:: Exercise input ::
▼▼▼
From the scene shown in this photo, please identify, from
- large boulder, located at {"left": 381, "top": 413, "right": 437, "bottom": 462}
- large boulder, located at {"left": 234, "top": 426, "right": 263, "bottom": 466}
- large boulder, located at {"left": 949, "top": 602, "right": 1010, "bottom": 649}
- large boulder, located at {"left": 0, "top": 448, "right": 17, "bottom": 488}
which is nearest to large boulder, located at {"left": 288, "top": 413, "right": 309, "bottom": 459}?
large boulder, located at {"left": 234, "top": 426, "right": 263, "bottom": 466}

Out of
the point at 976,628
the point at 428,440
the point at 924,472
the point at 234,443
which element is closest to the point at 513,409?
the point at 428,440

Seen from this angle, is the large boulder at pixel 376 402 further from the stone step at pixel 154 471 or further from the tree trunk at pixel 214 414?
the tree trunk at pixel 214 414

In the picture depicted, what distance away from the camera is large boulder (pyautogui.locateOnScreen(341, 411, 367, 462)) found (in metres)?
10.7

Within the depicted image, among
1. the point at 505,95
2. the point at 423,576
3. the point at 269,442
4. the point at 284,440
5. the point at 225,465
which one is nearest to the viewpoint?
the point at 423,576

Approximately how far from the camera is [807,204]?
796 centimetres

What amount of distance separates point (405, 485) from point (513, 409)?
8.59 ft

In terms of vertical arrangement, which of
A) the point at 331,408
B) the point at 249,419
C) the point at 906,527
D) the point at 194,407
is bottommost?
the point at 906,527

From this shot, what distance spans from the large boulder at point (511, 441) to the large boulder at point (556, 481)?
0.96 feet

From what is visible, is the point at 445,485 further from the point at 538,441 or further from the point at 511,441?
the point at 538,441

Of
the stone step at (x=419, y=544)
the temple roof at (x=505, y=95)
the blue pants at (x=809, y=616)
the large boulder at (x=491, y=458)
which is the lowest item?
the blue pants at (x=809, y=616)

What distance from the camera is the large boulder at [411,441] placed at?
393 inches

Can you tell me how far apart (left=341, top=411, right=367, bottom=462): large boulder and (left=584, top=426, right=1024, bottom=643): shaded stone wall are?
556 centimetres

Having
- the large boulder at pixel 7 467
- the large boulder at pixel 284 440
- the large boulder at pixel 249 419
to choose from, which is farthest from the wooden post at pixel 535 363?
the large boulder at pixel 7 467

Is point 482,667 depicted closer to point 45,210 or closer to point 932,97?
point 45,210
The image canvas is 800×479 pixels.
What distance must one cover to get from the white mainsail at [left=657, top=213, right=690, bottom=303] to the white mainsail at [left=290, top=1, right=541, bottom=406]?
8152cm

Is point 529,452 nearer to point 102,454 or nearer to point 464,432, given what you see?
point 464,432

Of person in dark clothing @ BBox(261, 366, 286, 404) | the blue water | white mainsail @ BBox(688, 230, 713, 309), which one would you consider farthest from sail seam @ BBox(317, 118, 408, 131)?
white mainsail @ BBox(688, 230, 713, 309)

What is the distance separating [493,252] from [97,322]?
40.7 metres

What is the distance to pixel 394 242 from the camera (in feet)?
▲▲▲
:: Prompt ::
Return all of the entries above verbatim, character for character.

:: Reply to the task ::
From the scene shown in this photo, please identify, from
- large boulder, located at {"left": 381, "top": 413, "right": 437, "bottom": 462}
- large boulder, located at {"left": 234, "top": 426, "right": 263, "bottom": 466}
- large boulder, located at {"left": 949, "top": 602, "right": 1010, "bottom": 649}
- large boulder, located at {"left": 0, "top": 448, "right": 17, "bottom": 488}
which is nearest to large boulder, located at {"left": 288, "top": 413, "right": 309, "bottom": 459}?
large boulder, located at {"left": 234, "top": 426, "right": 263, "bottom": 466}

Out of
the point at 976,628
the point at 428,440
the point at 924,472
the point at 234,443
which element is closest to the point at 513,409?
the point at 428,440

Seen from this angle, is the large boulder at pixel 376 402 further from the stone step at pixel 154 471 or further from the tree trunk at pixel 214 414?
the tree trunk at pixel 214 414

In the picture depicted, what distance away from the camera is large boulder (pyautogui.locateOnScreen(341, 411, 367, 462)) found (in metres)?
10.7

Within the depicted image, among
1. the point at 505,95
2. the point at 423,576
3. the point at 269,442
4. the point at 284,440
5. the point at 225,465
which one is nearest to the viewpoint?
the point at 423,576

Approximately how far from the camera is [807,204]?
796 centimetres

What amount of distance separates point (405, 485) from point (513, 409)?
8.59 ft

In terms of vertical arrangement, which of
A) the point at 331,408
B) the point at 249,419
C) the point at 906,527
D) the point at 194,407
is bottommost?
the point at 906,527

From this shot, what distance spans from the large boulder at point (511, 441) to the large boulder at point (556, 481)?
0.96 feet

From what is visible, is the point at 445,485 further from the point at 538,441 or further from the point at 511,441?
the point at 538,441

Of
the stone step at (x=419, y=544)
the temple roof at (x=505, y=95)
the blue pants at (x=809, y=616)
the large boulder at (x=491, y=458)
which is the lowest item?
the blue pants at (x=809, y=616)

What distance from the camera is the large boulder at [411,441] placed at?
393 inches

Can you tell me how far apart (left=341, top=411, right=367, bottom=462): large boulder and (left=584, top=426, right=1024, bottom=643): shaded stone wall are?
556 centimetres

Having
- the large boulder at pixel 7 467
- the large boulder at pixel 284 440
- the large boulder at pixel 249 419
to choose from, which is farthest from the wooden post at pixel 535 363?
the large boulder at pixel 7 467

Is point 482,667 depicted closer to point 45,210 or closer to point 932,97?
point 45,210
The image canvas is 800×479 pixels.
What distance must one cover to get from the white mainsail at [left=657, top=213, right=690, bottom=303] to the white mainsail at [left=290, top=1, right=541, bottom=406]?
8152cm

Is point 529,452 nearer to point 102,454 or nearer to point 464,432, given what you see?
point 464,432

Of person in dark clothing @ BBox(261, 366, 286, 404) | the blue water | white mainsail @ BBox(688, 230, 713, 309), which one would you consider farthest from sail seam @ BBox(317, 118, 408, 131)?
white mainsail @ BBox(688, 230, 713, 309)

What is the distance separating [493,252] from [97,322]?
40.7 metres

What is the distance to pixel 394 242 from the camera (in feet)?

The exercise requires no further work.